[Short web captions]
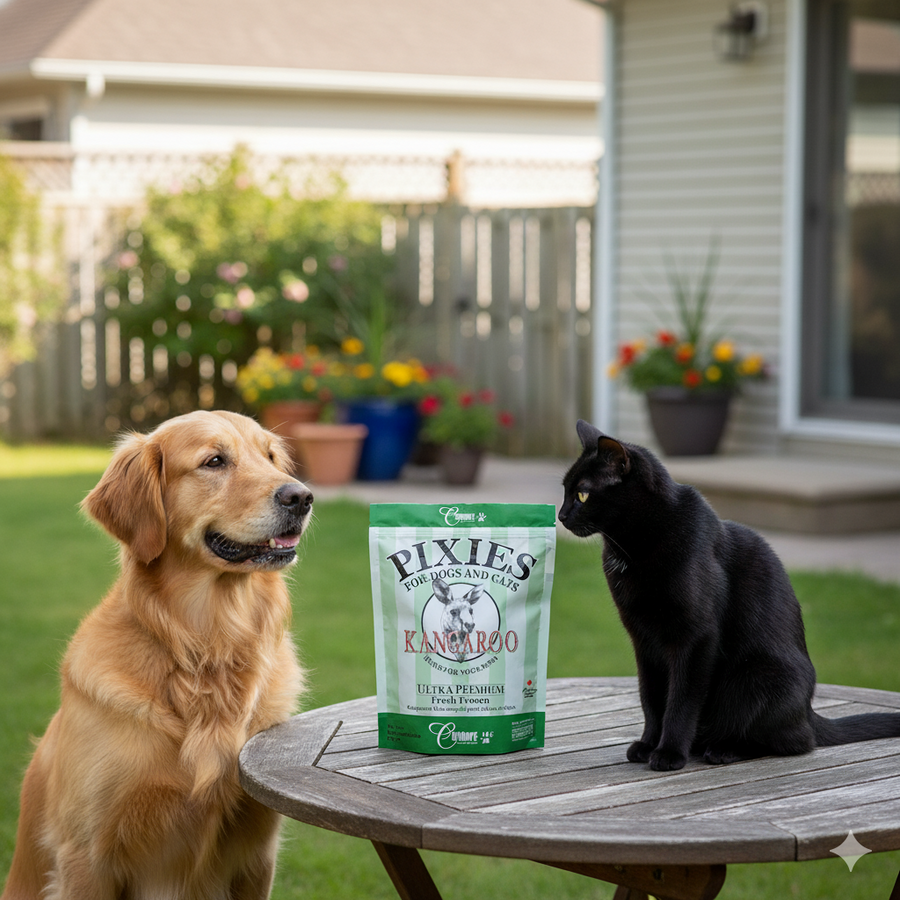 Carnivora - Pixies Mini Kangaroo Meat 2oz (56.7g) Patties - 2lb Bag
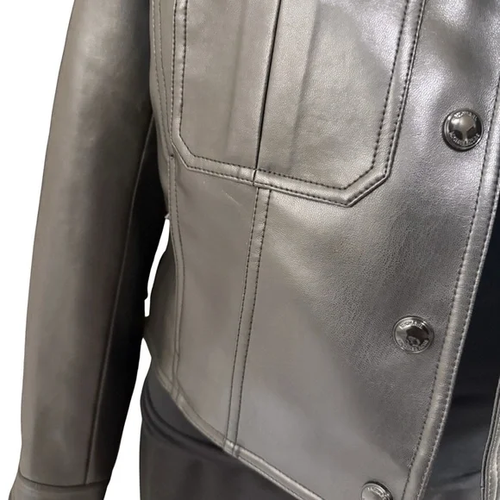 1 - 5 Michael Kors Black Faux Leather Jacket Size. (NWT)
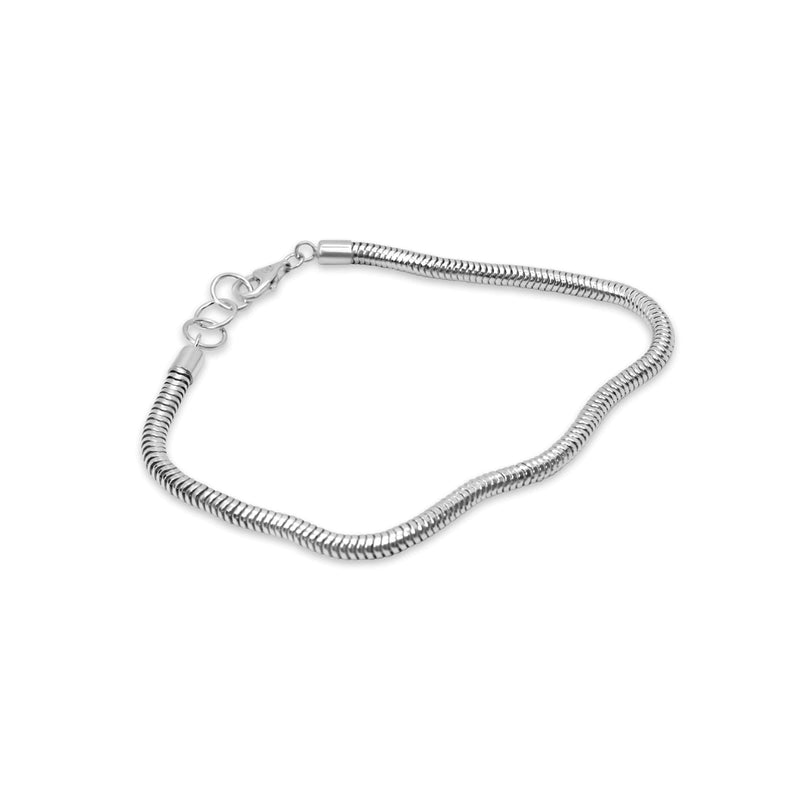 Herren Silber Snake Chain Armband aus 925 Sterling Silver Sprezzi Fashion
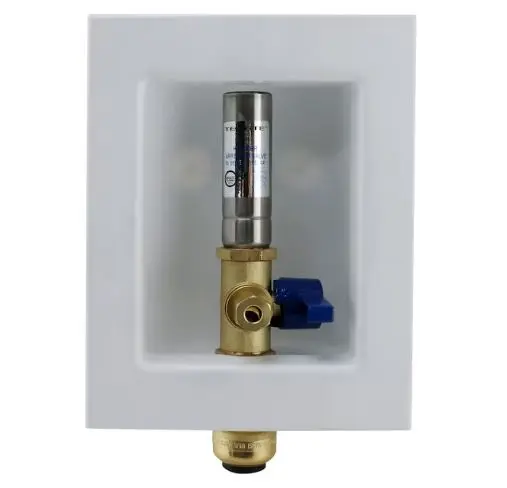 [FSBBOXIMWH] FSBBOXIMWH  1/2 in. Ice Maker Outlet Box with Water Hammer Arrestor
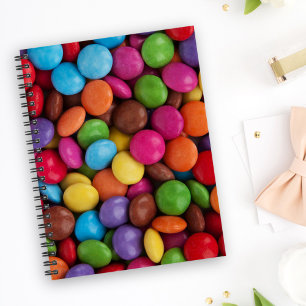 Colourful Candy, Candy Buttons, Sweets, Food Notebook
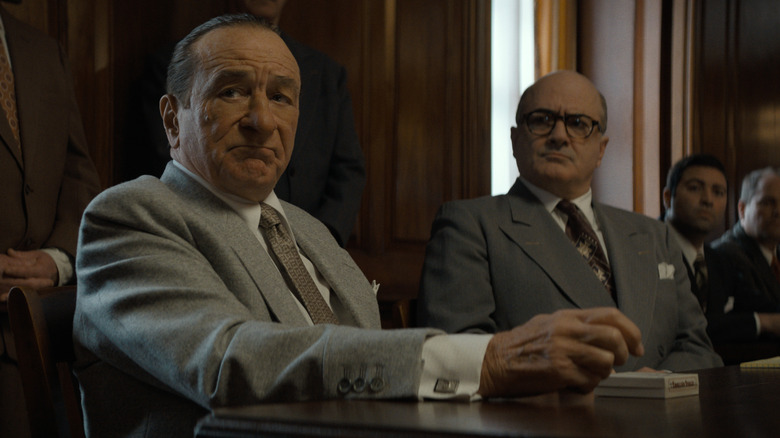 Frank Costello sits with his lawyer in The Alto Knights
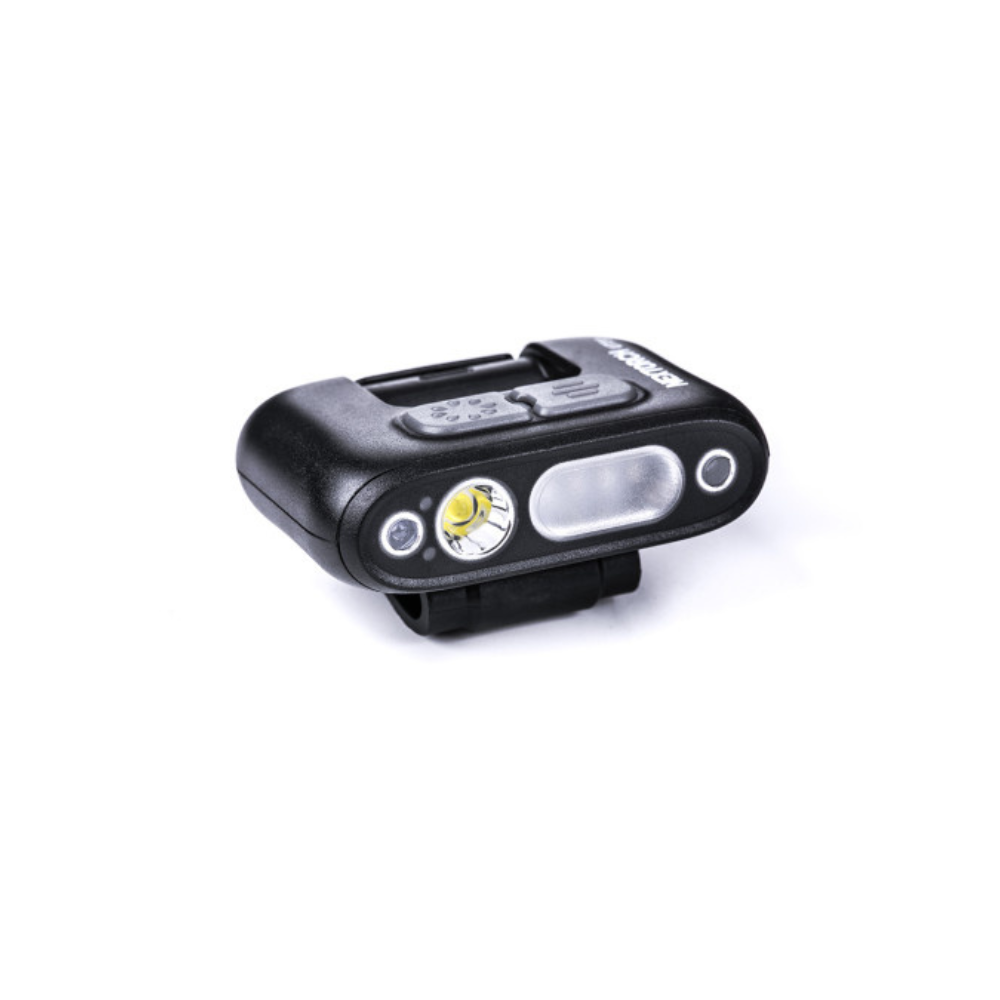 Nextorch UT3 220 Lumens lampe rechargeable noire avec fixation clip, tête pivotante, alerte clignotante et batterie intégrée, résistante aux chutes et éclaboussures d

DIRECTIONS FOR THIS TASK: Please output the lines of the records above from the one with "Herren Silber Snake" through the last, exactly as they appear and with both ends included; skip any pictures and add nothing.

ANSWER BELOW:
 Herren Silber Snake Chain Armband aus 925 Sterling Silver Sprezzi Fashion
 [FSBBOXIMWH] FSBBOXIMWH  1/2 in. Ice Maker Outlet Box with Water Hammer Arrestor
 Colourful Candy, Candy Buttons, Sweets, Food Notebook
 Frank Costello sits with his lawyer in The Alto Knights
 Nextorch UT3 220 Lumens lampe rechargeable noire avec fixation clip, tête pivotante, alerte clignotante et batterie intégrée, résistante aux chutes et éclaboussures d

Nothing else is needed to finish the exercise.